Indeed, it is because of Obama that the issue has remained unsettled. Upon taking office in January 2009, Obama issued executive orders banning enhanced interrogation; vowing to close Guantanamo Bay within a year; and suspending the military commissions while his administration decided how it would deal with the approximately 240 Guantanamo detainees it inherited from the Bush administration. That suspension, coupled with Senator Obama’s objections to the commissions on constitutional grounds, raised hopes among civil libertarians that the administration would ultimately scrap its predecessors’ ad hoc approach to terrorism prosecutions.
Instead, in a May 2009 speech, Obama pledged to reform the commissions, not abandon them. Among the reforms he promised was to “no longer permit the use of evidence — as evidence statements that have been obtained using cruel, inhuman, or degrading interrogation methods.” By October, Congress passed and Obama signed the Military Commissions Act of 2009. Section 948(r) indeed enshrines the ban on statements made owing to those methods. But it gives judges leeway to enter into evidence “other statements of the accused… only if the military judge finds” that they are indeed voluntary.
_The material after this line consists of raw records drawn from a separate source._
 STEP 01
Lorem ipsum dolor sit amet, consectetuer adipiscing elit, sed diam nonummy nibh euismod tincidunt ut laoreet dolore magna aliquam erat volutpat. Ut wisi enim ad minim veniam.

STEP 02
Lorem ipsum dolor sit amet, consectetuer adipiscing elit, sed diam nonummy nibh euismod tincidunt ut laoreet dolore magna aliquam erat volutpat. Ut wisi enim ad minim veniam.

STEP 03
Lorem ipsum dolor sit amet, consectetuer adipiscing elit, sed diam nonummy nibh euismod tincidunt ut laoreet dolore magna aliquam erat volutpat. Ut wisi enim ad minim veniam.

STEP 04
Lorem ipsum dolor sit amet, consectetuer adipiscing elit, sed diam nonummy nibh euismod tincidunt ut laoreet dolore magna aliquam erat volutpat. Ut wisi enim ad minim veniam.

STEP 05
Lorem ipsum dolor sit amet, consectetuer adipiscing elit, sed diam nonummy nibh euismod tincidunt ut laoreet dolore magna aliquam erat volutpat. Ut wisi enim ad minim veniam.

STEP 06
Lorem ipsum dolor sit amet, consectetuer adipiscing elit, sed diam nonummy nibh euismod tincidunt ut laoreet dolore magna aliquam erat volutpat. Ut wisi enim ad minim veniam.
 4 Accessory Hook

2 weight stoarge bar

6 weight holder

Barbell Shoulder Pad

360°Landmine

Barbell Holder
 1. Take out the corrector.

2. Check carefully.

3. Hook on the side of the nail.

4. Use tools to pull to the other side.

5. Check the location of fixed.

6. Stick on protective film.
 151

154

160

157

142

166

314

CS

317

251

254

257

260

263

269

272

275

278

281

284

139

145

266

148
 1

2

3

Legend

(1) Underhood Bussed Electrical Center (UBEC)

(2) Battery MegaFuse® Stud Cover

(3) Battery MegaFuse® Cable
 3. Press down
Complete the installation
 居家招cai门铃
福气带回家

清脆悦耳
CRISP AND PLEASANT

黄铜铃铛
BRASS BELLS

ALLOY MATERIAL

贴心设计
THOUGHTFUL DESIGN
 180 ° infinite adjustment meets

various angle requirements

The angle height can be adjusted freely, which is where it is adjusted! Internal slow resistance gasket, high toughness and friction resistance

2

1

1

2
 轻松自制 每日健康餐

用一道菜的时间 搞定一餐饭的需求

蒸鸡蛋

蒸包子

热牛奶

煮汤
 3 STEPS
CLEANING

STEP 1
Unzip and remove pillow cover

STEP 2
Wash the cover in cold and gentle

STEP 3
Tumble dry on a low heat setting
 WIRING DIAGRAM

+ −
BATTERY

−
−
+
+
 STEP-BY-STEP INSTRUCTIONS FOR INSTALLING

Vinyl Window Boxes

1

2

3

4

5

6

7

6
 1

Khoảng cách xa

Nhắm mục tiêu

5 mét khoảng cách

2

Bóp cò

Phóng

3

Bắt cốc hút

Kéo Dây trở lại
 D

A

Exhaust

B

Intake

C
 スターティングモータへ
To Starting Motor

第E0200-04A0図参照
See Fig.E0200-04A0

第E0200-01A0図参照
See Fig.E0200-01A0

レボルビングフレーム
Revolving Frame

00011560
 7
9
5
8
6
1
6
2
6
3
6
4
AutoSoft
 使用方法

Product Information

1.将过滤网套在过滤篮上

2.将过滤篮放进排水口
But this statement from one of the courageous former JAG officers — indeed, from the former chief prosecutor at the Bush-era tribunals, who resigned in protest of the lack of due process at those proceedings — gets to the real heart of the matter:
Davis, the former chief military commissions prosecutor, holds little sympathy for Khadr, whom the government says a videotape shows emplanting improvised explosive devices in Afghanistan. (The video does not implicate him in the death of Sgt. Speer.) But he said his problem was with the Obama’s claim that it needs to keep the options of both federal courts and military commissions to handle terrorism prosecutions, a claim that struck him as both politically motivated and unjust.
“It’s too bad that the Obama administration is back on its heels in a defensive crouch, afraid to go toe-to-toe with the Cheney right-wing fanatics, and continues to try to have it both ways with the option of military commissions and trials in federal courts still in play,” Davis said. “Hopefully, at some point they’ll grow a pair and make a choice, but this double standard where we’ll give a detainee as much justice as we can and still ensure we get a conviction shows how hypocritical we are when it comes to the rule of law. We talk the talk, but we don’t walk the walk.”